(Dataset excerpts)
+++
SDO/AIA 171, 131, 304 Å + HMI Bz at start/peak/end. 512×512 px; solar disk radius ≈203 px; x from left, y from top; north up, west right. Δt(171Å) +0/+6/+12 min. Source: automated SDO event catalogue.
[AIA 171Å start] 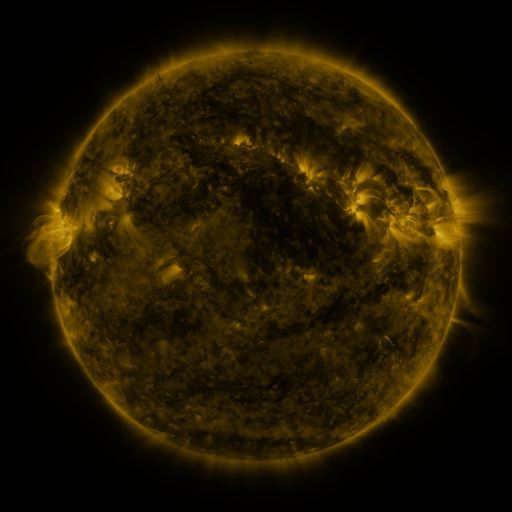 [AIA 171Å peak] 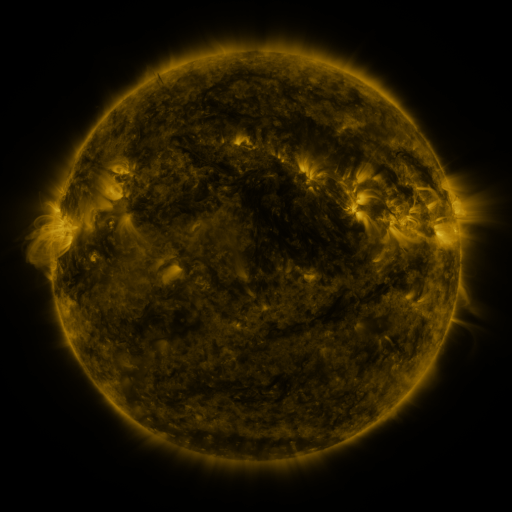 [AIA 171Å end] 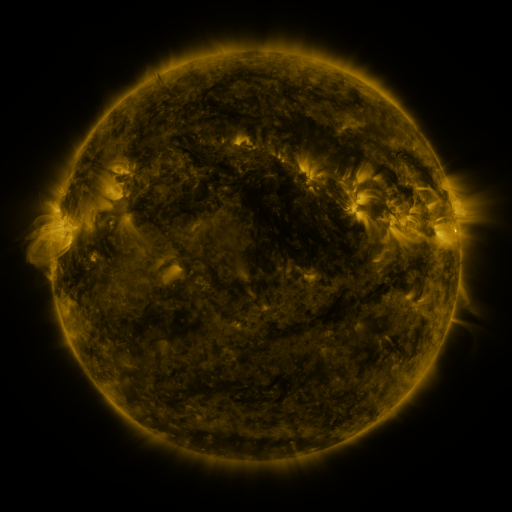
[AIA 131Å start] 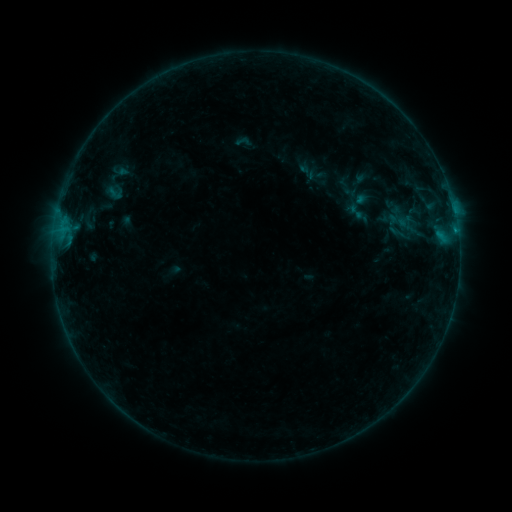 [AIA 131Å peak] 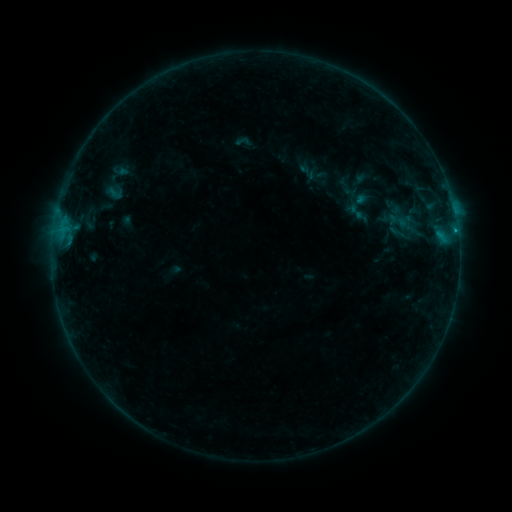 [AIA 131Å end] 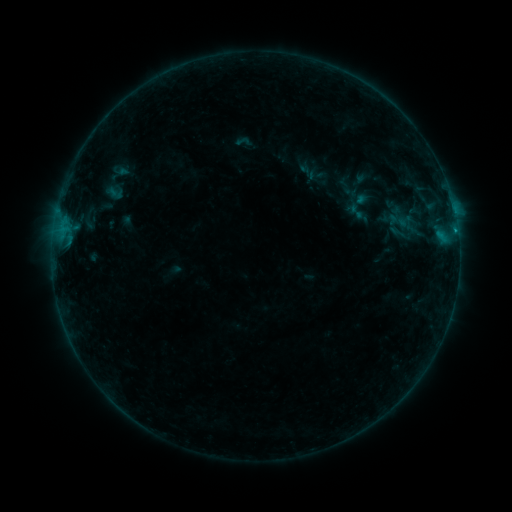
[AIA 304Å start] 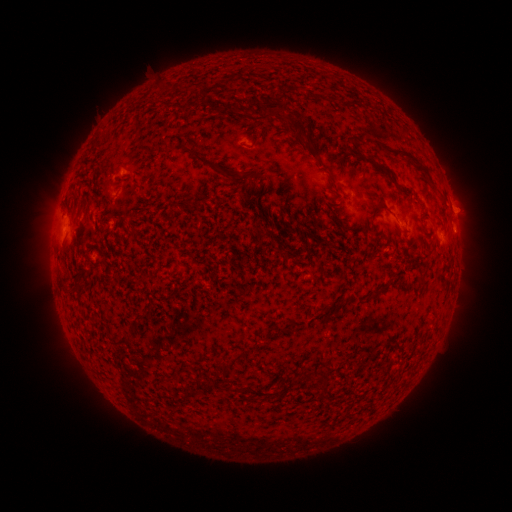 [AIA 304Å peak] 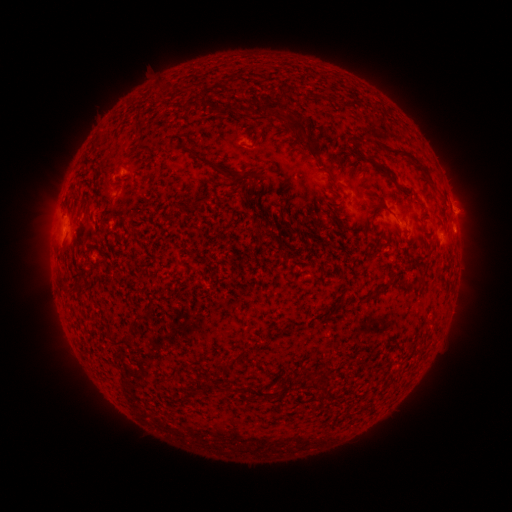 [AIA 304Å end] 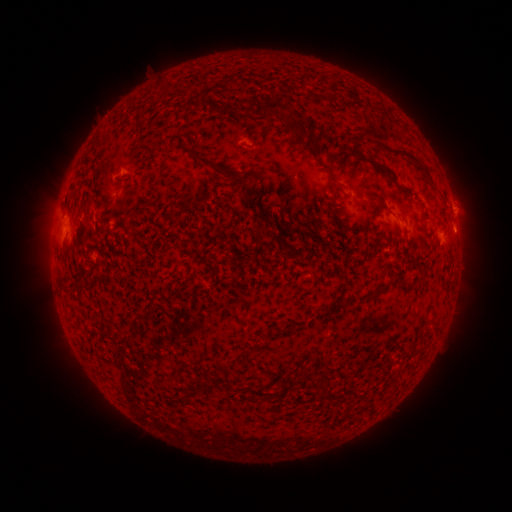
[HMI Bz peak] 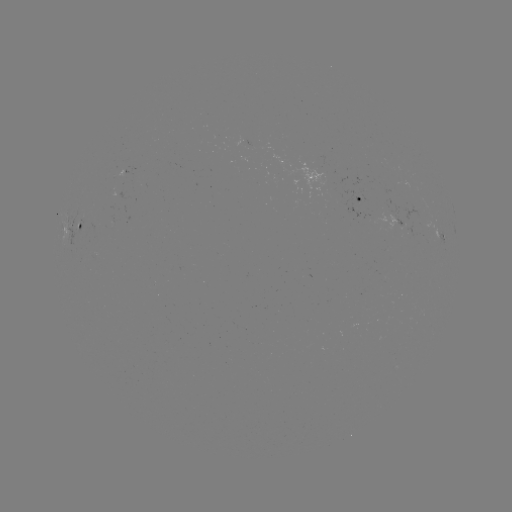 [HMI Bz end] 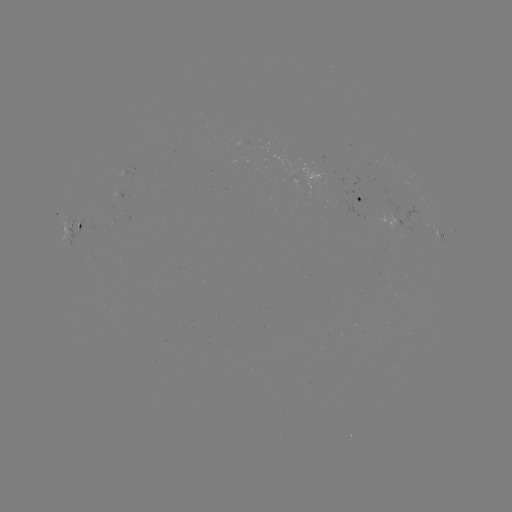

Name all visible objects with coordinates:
B3.4 flare: (454, 233)
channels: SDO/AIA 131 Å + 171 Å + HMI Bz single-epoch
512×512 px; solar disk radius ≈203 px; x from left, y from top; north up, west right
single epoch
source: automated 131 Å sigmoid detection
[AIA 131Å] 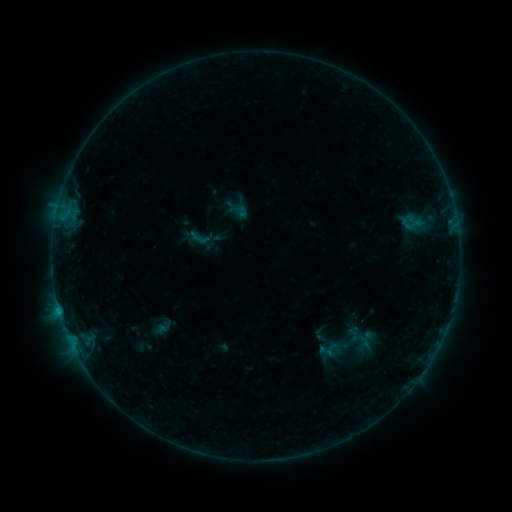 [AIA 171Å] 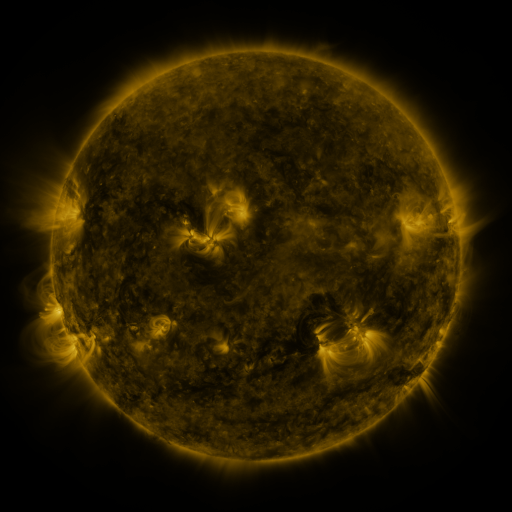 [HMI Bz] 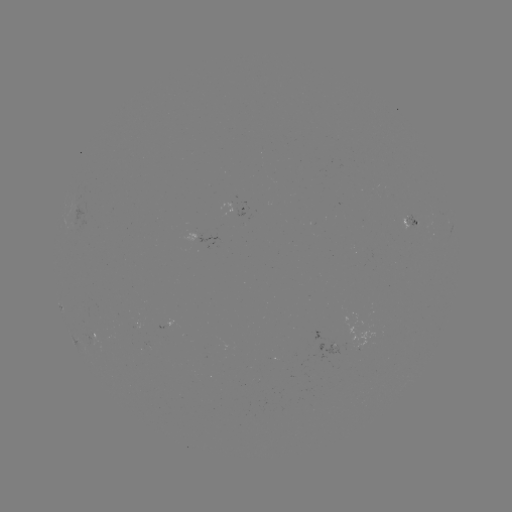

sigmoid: <bbox>185, 222, 214, 252</bbox>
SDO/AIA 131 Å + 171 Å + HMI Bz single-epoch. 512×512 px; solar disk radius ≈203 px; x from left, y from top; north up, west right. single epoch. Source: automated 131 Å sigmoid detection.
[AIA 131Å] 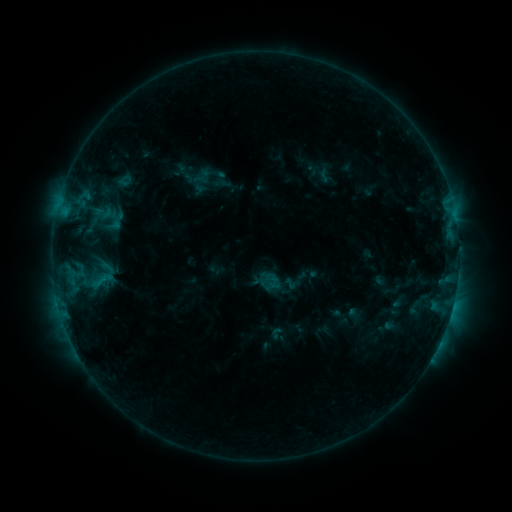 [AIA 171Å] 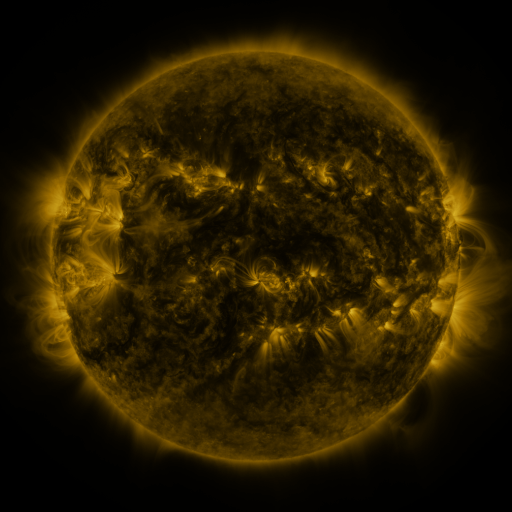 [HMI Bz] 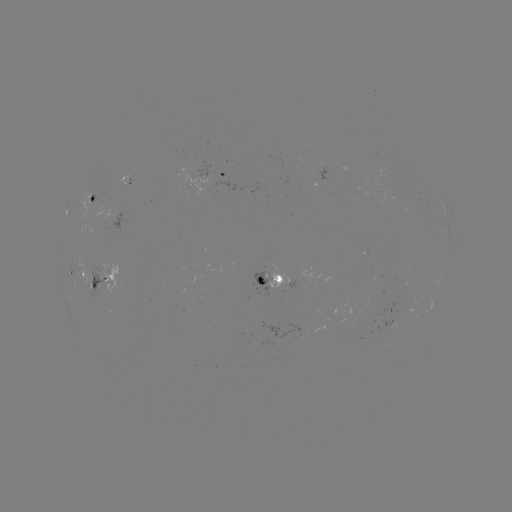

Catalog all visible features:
+++
Written task: Find every line of the records that contains the string "left", with case counting, and copy each of those lines.

Output for this task:
SDO/AIA 171, 131, 304 Å + HMI Bz at start/peak/end. 512×512 px; solar disk radius ≈203 px; x from left, y from top; north up, west right. Δt(171Å) +0/+6/+12 min. Source: automated SDO event catalogue.
512×512 px; solar disk radius ≈203 px; x from left, y from top; north up, west right
SDO/AIA 131 Å + 171 Å + HMI Bz single-epoch. 512×512 px; solar disk radius ≈203 px; x from left, y from top; north up, west right. single epoch. Source: automated 131 Å sigmoid detection.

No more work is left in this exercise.